Chagas disease, a chronic and silent disease caused by Trypanosoma cruzi, is currently a global public health problem. The treatment of this neglected disease relies on benznidazole and nifurtimox, two nitroheterocyclic drugs that show limited efficacy and severe side effects. The failure of potential drug candidates in Chagas disease clinical trials highlighted the urgent need to identify new effective chemical entities and more predictive tools to improve translational success in the drug development pipeline. In this study, we designed a small library of pyrazole derivatives (44 analogs) based on a hit compound, previously identified as a T. cruzi cysteine protease inhibitor. The in vitro phenotypic screening revealed compounds 3g, 3j, and 3m as promising candidates, with IC50 values of 6.09 ± 0.52, 2.75 ± 0.62, and 3.58 ± 0.25 µM, respectively, against intracellular amastigotes. All pyrazole derivatives have good oral bioavailability prediction. The structure-activity relationship (SAR) analysis revealed increased potency of 1-aryl-1H-pyrazole-imidazoline derivatives with the Br, Cl, and methyl substituents in the para-position. The 3m compound stands out for its trypanocidal efficacy in 3D microtissue, which mimics tissue microarchitecture and physiology, and abolishment of parasite recrudescence in vitro. Our findings encourage the progression of the promising candidate for preclinical in vivo studies.

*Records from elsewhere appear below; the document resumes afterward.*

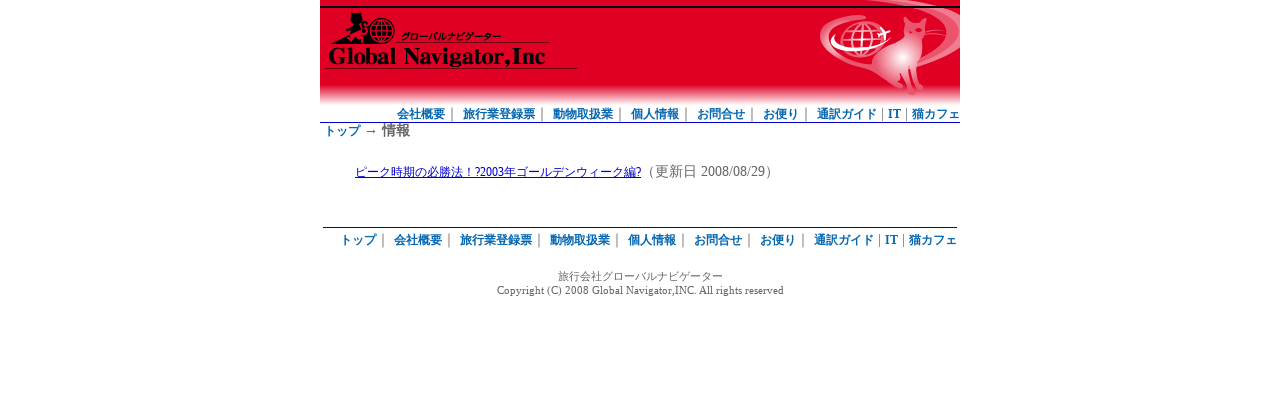

--- FILE ---
content_type: text/html
request_url: https://www.global-navigator.com/information/informationCountryList.cgi?Country=%93%FA%96%7B
body_size: 3085
content:

<!DOCTYPE html PUBLIC "-//W3C//DTD HTML 4.01 Transitional//EN">
<html>
<head>
<meta http-equiv="Content-Type" content="text/html; charset=shift_jis">
<meta http-equiv="Content-Language" content="ja">
<link rel="stylesheet" href="/css/global.css" type="text/css">
<title>情報</title>
</head>
<body bgcolor="#FFFFFF" leftmargin="0" topmargin="0" marginwidth="0" marginheight="0">
<div align="center"> 
<table width="640" cellpadding="0" cellspacing="0" >
  <tr>
    <td><img src="/img/top_640_top.png" width="640" alt="トップボーダー"></td>
  </tr><tr>
    <td><a href="/index.html"><img src="/img/top_640.png" width="640" alt="ロゴ" border="0"></a></td>
  </tr>
  <tr>
    <td align="right" >
        <a class="top" href="/company/index.html">会社概要</a>｜
        <a class="top" href="/notice/index.html">旅行業登録票</a>｜
        <a class="top" href="/nuko/index.html">動物取扱業</a>｜
        <a class="top" href="/notice/privacy_policy.html">個人情報</a>｜
        <a class="top" href="/notice/inquery.html">お問合せ</a>｜
        <a class="top" href="/notice/thanksmails.html">お便り</a>｜
        <a class="top" href="/meister/index.cgi">通訳ガイド</a> | 
        <a class="top" href="/technology/index.html">IT</a> | 
        <a class="top" href="/nuko/nukonuko.html">猫カフェ</a>
    </td>
  </tr>
</table>

  <table width="640" border="0" cellspacing="0" cellpadding="0">
    <tr>
      <td><img src="../img/line_03.gif" width="640" height="1"></td>
    </tr>
    <tr>
      <td>&nbsp;<a class="top" href="/index.html">トップ</a> → <b>情報</b></td>
    </tr>
  </table>
  <br>
  <table width="640" border="0" cellspacing="0" cellpadding="4">
  
    <tr><td>
    
        <table border="0"><tr><td>
        <img src="/img/country/nothing.gif" alt="" border="0" width="24"></td><td>
        <a href="/information/information.cgi?ID=53">ピーク時期の必勝法！?2003年ゴールデンウィーク編?</a>（更新日 2008/08/29）</td></tr>
        </table>
    
    </td></tr>
  
  </table>
  <br>
  <br>
<table width="640">
  <tr>
    <td><img src="../img/line_03.gif" width="100%" height="1"></td>
  </tr>
  <tr>
    <td align="right" >
        <a class="top" href="/index.html">トップ</a>｜
        <a class="top" href="/company/index.html">会社概要</a>｜
        <a class="top" href="/notice/index.html">旅行業登録票</a>｜
        <a class="top" href="/nuko/index.html">動物取扱業</a>｜
        <a class="top" href="/notice/privacy_policy.html">個人情報</a>｜
        <a class="top" href="/notice/inquery.html">お問合せ</a>｜
        <a class="top" href="/notice/thanksmails.html">お便り</a>｜
        <a class="top" href="/meister/index.cgi">通訳ガイド</a> | 
        <a class="top" href="/technology/index.html">IT</a> | 
        <a class="top" href="/nuko/nukonuko.html">猫カフェ</a>
    </td>
  </tr>
</table>
<br>
<div align="center" style="font-size: 11px; color: #666666" >
旅行会社グローバルナビゲーター<br>
Copyright (C) 2008 Global Navigator,INC. All rights reserved
</div>

</div>
</body>
</html>


--- FILE ---
content_type: text/css
request_url: https://www.global-navigator.com/css/global.css
body_size: 3226
content:
a:link {  font-weight: normal; text-decoration: underline; font-size: 12px; color: #0000CC}
a:visited {  font-weight: normal; text-decoration: underline; font-size: 12px; color: #0000CC}
a:hover {  font-weight: normal; text-decoration: underline; font-size: 12px; color: #FF0000}
a.top:link {  font-weight: bold; text-decoration: none; font-size: 12px; color: #0768B2}
a.top:visited {  font-weight: bold; text-decoration: none; font-size: 12px; color: #0768B2}
a.top:hover {  font-weight: bold; text-decoration: underline; font-size: 12px; color: #0768B2}
a.nuko:link {  font-weight: bold; text-decoration: none; font-size: 16px; color: #0768B2}
a.nuko:visited {  font-weight: bold; text-decoration: none; font-size: 16px; color: #0768B2}
a.nuko:hover {  font-weight: bold; text-decoration: underline; font-size: 16px; color: #0768B2}
td {font-size: 14px; line-height: 16px; color: #666666}
ul {font-size: 14px; line-height: 16px; color: #666666}
li {font-size: 14px; line-height: 16px; color: #666666}
.textsmall {  font-size: 10px; line-height: 12px; color: #666666}
.text {  font-size: 13px; line-height: 16px; color: #333333}
.textrequired {  font-size: 12px; line-height: 16px; color: #FF2222}
.textremark {  font-size: 12px; line-height: 12px; color: #FF2222}
.textitle {  font-size: 18px; line-height: 24px; color: #666666}
.textYL {  font-size: 12px; line-height: 12px; color: #0000AA}
.textClass {  font-size: 15px; line-height: 15px; color: #555555}
.textabout {  font-size: 13px; line-height: 13px; color: #555555}
.textProductTitle {  font-weight: bold; font-size: 18px; line-height: 24px; color: #00BB00}
.textCatch {  font-size: 15px; line-height: 16px; color: #00B000}
.textbold {  font-size: 12px; line-height: 15px; color: #222222}
.textmemory {  font-size: 12px; line-height: 15px; color: #666666; }
.texthead {  font-size: 12px; line-height: 16px; color: #FFFFFF; background-color: #9999FF; font-weight:bold}
table.gnstd { border: solid 1px #00AA00; border-collapse: collapse;}
td.gnstd { border: solid 1px #00AA00;}
table.noborder { border: none ; }
table.salmon { border: solid 1px #E21B3C; }
th.salmon  { padding: 3px; background-color:#F9D1D8; font-size: 12px; line-height: 16px; color: #303030; text-align:left; white-space: nowrap; }
th.salmonc { padding: 3px; background-color:#F9D1D8; font-size: 12px; line-height: 16px; color: #303030;                  white-space: nowrap; }
th.salmonw { padding: 3px; background-color:#F9D1D8; font-size: 12px; line-height: 16px; color: #303030; text-align:left;                      }
th.salmoncw{ padding: 3px; background-color:#F9D1D8; font-size: 12px; line-height: 16px; color: #303030;                                       }
td.salmon  { padding: 3px; background-color:#FDF3F5; color: #303030; }
td.salmonr { padding: 3px; background-color:#FDF3F5; color: #303030; font-size: 12px; line-height: 16px; color: #E00000; }
h4.salmon  { padding: 4px; background-color:#F9D1D8; font-weight: bold; font-size: 14px; line-height: 16px; color: #666666;}
h4.gnred   { padding: 4px; border: solid 1px #E21B3C; background-color:#F193A2; font-weight: bold; font-size: 14px; line-height: 16px; color: #303030;}
ul { list-style: none; }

N-Nitrosulfonamides as Carbonic Anhydrase Inhibitors: A Promising Chemotype for Targeting Chagas Disease and Leishmaniasis.

Trypanosoma cruzi and Leishmania spp. are protozoa of the Trypanosomatidae family, respectively, responsible of the neglected tropical disorders (NTDs) Chagas disease and leishmaniasis. The present pharmacotherapy is often ineffective and exhibits serious side effects. The metalloenzyme carbonic anhydrases (CAs, EC 4.2.1.1) recently identified in these protozoans (α-TcCA and ß-LdcCA) are novel promising targets for chemotherapeutic interventions. Herein, we report a series of N-nitrosulfonamides, as a novel chemotype to yield the target CA isoform selective inhibition over ubiquitous human isozymes. Two derivatives selected among the most active and selective ones for TcCA/LdcCA over off-target CAs were progressed as silver salts to in vitro studies with various developmental forms and spp of Trypanosoma cruzi and leishmania. Excellent values of parasites growth inhibition (IC50) were observed, with some selectivity index (over cytotoxicity for macrophages and Vero cells) being comparable or better than reference drugs. These findings make N-nitrosulfonamides and their salts promising lead compounds for a rational optimization of innovative agents for the treatment of Chagas disease and leishmaniasis based on CA inhibition.

Trypanosoma cruzi infection of human induced pluripotent stem cell-derived cardiomyocytes: an in vitro model for drug screening for Chagas disease.

Chagas disease, caused by Trypanosoma cruzi, is an important global public health problem which, despite partial efficacy of benznidazole (Bz) in acute phase, urgently needs an effective treatment. Cardiotoxicity is a major safety concern for conduction of more accurate preclinical drug screening platforms. Human induced pluripotent stem cells derived cardiomyocytes (hiPSC-CM) are a reliable model to study genetic and infectious cardiac alterations and may improve drug development. Herein, we introduce hiPSC-CM as a suitable model to study T. cruzi heart infection and to predict the safety and efficacy of anti-T. cruzi drugs.